Quase 500 mil alunos estudam em escolas sem banheiro no Brasil
Dados do Censo Escolar 2024 revelam uma realidade dramática que atinge quase 5 mil escolas do país

Há alguns anos, coordenei a edição de uma publicação do Fundo das Nações Unidas para a Infância (Unicef) intitulada Fora da Escola Não Pode! O desafio da exclusão escolar. O livro todo foi ilustrado por crianças e adolescentes que participaram de oficinas em diferentes regiões do país para desenhar a escola em que gostariam de estudar. Na época, lembro que fiquei impressionada com a quantidade de crianças que, em vez de quadras e computadores, desenhavam banheiros dentro da escola dos seus sonhos.
Dados do Censo Escolar 2024 mostram que banheiro na escola ainda hoje é um desejo distante para cerca de 1% dos alunos do país. Parece pouco, mas o percentual equivale a 458.774 estudantes, uma população maior do que a de municípios como Santos (429.567 habitantes) ou Piracicaba (438.827), em São Paulo. Outras 5.765 escolas não têm esgotamento sanitário, 6.658 não têm água potável e 2.532 não têm abastecimento de água.
“Não são só os alunos que sofrem com esse problema. Os profissionais de educação também não têm água, banheiro, condições de trabalho”, lembra Cezar Miola, vice-presidente de Relações Político-Institucionais da Associação dos Membros dos Tribunais de Contas do Brasil (Atricon), em entrevista à coluna.
MINISTÉRIO PÚBLICO E TRIBUNAIS DE CONTAS JUNTOS POR ÁGUA E BANHEIRO NAS ESCOLAS
Em maio de 2022, inconformados com os problemas de saneamento identificados no Censo Escolar de 2021, em Alagoas, o Ministério Público de Alagoas, a Atricon e o Instituto Rui Barbosa fizeram um acordo de cooperação. A partir daí, iniciou-se um movimento junto a todos os Tribunais de Contas e Ministérios Públicos do país pela melhoria do saneamento nas escolas.
Movimento que deu origem ao Projeto Sede de Aprender Nacional, que conta hoje com a parceria do Conselho Nacional do Ministério Público (CNMP). Neste mês, a iniciativa obteve o primeiro lugar no Prêmio CNMP na categoria Fortalecimento da Atuação Integrada na Proteção dos Direitos da Primeira Infância.
Em junho deste ano, numa ação conjunta – e inédita – Ministérios Públicos e Tribunais de Contas visitaram mais de 2 mil escolas. A partir de uma matriz de risco, unidades de ensino que apresentassem deficiência em pelo menos uma das áreas (abastecimento de água, acesso à água potável, existência de esgoto e de banheiro) foram selecionadas para fiscalização local. As informações obtidas nas inspeções foram registradas pelos auditores dos Tribunais de Contas e promotores, consolidadas e publicadas pelo CNMP.
Nas inspeções, auditores dos Tribunais de Contas e membros dos Ministérios Públicos encontraram de tudo: banheiros sem portas, escolas sem banheiro, escolas que não dispõem de coleta de esgoto ou água potável, banheiros sem água ou com pias e bebedouros muito altos, que as crianças da educação infantil não alcançam.

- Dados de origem
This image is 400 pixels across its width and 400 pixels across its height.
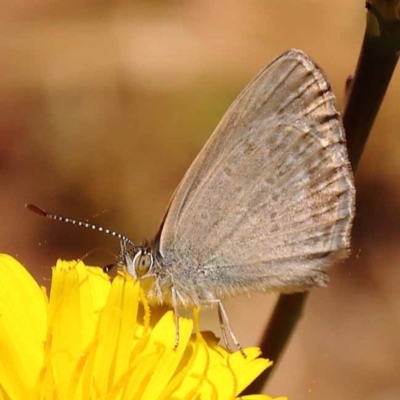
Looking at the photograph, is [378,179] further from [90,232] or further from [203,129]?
[90,232]

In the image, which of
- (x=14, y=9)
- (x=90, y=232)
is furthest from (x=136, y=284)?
(x=14, y=9)

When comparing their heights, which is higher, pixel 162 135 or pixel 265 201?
pixel 265 201

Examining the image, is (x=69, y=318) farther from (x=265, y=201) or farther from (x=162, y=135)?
(x=162, y=135)

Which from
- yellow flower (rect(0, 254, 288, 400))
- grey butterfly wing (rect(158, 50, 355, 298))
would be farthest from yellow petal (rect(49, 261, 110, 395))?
grey butterfly wing (rect(158, 50, 355, 298))

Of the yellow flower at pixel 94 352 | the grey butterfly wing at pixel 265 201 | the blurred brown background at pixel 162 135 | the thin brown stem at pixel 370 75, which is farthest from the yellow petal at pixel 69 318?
the blurred brown background at pixel 162 135

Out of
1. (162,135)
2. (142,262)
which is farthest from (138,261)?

- Tarefa a realizar
Reescreva em forma de lista o parágrafo do texto que começa com "Em junho deste ano", mantendo seus fatos principais. Os registros não são necessários aqui.

- Resposta final
- Em junho deste ano, Ministérios Públicos e Tribunais de Contas fizeram uma ação conjunta e inédita e visitaram mais de 2 mil escolas.
- Uma matriz de risco orientou a seleção para fiscalização local das unidades de ensino com deficiência em pelo menos uma destas áreas: abastecimento de água, acesso à água potável, existência de esgoto e de banheiro.
- Auditores dos Tribunais de Contas e promotores registraram as informações obtidas nas inspeções.
- O CNMP consolidou e publicou essas informações.